Руки Павла тряслись. Дважды отвертка ускользала от пальцев и оба раза он долго шарил по полу, прежде чем нашел ее.
Отвертка продолжала «плясать» и в яме. Он тыкал ей, попадая мимо углубления.
Песка оставалось на четверть, когда дело опять застопорилось. Он залез в образовавшуюся дыру пальцами. Поскреб, ухватил большим и указательным пальцами щепотку твердых крупинок... Трудную операцию пришлось повторить. Внезапно сильная боль пронизала руку. Показалось, будто кожи коснулись оголенные жилы высоковольтного кабеля.
Павел вскрикнул, откинулся назад.
Электрического ожога не оказалось. Правда, закровила ранка от сорванной заусеницы, но с этим можно было мириться. Землекоп хотел подняться с колен, как тут же остолбенел: выпуклая часть металлического листа рывками поднималась вверх, раздвигая более чем метровую толщу грунта... Целый пласт земли обрушился на Павла.
* * *
— Держи-и-и!!! Уплывает! Держи подобру, черт Копченый!
Крупная, с локоть, травянка изогнулась упругим телом, просверкнула серебром над неводом — посреди затона брызнула…
— Тьфу! Ушла... Прижимай низ, прижимай...
Дюжина острорылых, отливающих зеленью рыб сидела в ячеях...

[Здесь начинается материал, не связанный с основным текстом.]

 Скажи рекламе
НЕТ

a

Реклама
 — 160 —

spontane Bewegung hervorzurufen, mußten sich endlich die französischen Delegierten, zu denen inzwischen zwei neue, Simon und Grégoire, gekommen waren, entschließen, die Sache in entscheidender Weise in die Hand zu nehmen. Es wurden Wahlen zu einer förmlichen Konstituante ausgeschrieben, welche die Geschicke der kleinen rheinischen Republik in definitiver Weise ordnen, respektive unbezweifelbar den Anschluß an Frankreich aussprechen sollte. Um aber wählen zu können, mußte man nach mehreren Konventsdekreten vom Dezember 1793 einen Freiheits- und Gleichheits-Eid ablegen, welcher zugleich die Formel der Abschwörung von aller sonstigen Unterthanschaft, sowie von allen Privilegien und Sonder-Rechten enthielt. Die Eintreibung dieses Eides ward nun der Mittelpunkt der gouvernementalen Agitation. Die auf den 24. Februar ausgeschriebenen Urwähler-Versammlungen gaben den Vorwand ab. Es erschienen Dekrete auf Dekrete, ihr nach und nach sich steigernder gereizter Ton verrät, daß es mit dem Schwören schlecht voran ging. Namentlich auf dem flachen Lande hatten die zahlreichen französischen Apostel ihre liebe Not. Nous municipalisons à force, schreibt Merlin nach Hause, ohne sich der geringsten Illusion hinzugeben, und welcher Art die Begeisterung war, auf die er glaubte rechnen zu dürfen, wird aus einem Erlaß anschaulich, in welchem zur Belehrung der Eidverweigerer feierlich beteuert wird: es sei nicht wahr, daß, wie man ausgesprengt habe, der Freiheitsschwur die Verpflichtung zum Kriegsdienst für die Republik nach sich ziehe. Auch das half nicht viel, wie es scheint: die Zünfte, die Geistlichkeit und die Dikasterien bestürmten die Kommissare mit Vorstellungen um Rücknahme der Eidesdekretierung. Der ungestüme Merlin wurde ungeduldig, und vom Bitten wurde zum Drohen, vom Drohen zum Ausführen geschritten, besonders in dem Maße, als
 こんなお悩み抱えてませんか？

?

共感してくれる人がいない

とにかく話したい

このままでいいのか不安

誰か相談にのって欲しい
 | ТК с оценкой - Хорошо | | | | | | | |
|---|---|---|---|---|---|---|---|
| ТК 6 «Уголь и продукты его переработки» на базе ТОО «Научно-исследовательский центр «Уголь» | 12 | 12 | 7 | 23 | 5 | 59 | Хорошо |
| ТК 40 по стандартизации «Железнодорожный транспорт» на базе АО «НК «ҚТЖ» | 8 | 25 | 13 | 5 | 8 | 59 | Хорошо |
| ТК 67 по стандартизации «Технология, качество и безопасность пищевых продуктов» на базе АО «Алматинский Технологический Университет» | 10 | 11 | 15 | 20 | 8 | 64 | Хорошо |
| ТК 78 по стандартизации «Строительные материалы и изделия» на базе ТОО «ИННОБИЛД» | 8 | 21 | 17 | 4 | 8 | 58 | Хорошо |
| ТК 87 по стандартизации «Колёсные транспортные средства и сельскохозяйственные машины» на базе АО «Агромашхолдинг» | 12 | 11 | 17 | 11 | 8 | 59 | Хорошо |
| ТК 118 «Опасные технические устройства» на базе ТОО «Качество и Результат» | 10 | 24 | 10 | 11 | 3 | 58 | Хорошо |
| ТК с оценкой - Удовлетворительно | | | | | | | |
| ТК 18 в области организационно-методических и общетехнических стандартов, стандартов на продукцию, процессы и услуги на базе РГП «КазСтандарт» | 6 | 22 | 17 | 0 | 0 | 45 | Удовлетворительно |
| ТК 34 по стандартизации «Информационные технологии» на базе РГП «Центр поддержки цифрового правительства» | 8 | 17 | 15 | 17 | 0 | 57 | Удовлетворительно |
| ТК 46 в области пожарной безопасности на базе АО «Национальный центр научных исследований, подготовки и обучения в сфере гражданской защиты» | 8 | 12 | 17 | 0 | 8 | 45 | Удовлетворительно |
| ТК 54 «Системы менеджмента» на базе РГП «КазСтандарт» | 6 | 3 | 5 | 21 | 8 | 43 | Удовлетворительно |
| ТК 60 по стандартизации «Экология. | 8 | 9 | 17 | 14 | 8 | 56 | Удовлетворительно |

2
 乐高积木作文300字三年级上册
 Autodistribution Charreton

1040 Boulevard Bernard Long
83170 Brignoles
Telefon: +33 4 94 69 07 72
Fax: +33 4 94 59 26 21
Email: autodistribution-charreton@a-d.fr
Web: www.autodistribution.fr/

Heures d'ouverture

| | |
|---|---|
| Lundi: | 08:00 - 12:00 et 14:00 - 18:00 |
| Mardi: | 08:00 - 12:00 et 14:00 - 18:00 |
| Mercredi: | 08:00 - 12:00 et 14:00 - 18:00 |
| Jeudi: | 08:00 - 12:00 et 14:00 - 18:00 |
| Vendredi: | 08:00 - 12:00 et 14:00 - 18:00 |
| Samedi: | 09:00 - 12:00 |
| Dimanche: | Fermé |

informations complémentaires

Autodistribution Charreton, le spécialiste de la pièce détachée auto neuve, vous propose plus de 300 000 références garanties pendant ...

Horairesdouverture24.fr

Обирая невод, Володя продолжал кипеть:
— Задохлик косорукий! Трудно было низ придержать?
Темнолицый, редкозубый, сморщенный, как печеное яблоко, —Копченый добродушно скалился, показывая синюшные десны,
— Ну черт и черт! Чебак снулый. Спустить бы тебя башкой в яму...
— Не вяжись к Копченому. Ишь, холерик, нашел крайнего. Что сам-то губами шлепал? — крепко сбитый Потомок игриво пошлепал Копченого по костистой спине. — Он у нас ничего... Он еще пригодится. Так ведь, чудо природы?
Старший среди рыбаков перестал изучать собственные мохнатые от смоляного волоса ноги, отряхнул закатанные до колен штанины, пытливо воззрился на спорщиков.
Не замечая этого, Потомок продолжал:
— А кого-чего... Расскажи-ка нам, Копченый, про первую любовь. Как там у тебя? Ты вообще-то по всем видам — ходок! Наверно, и сейчас...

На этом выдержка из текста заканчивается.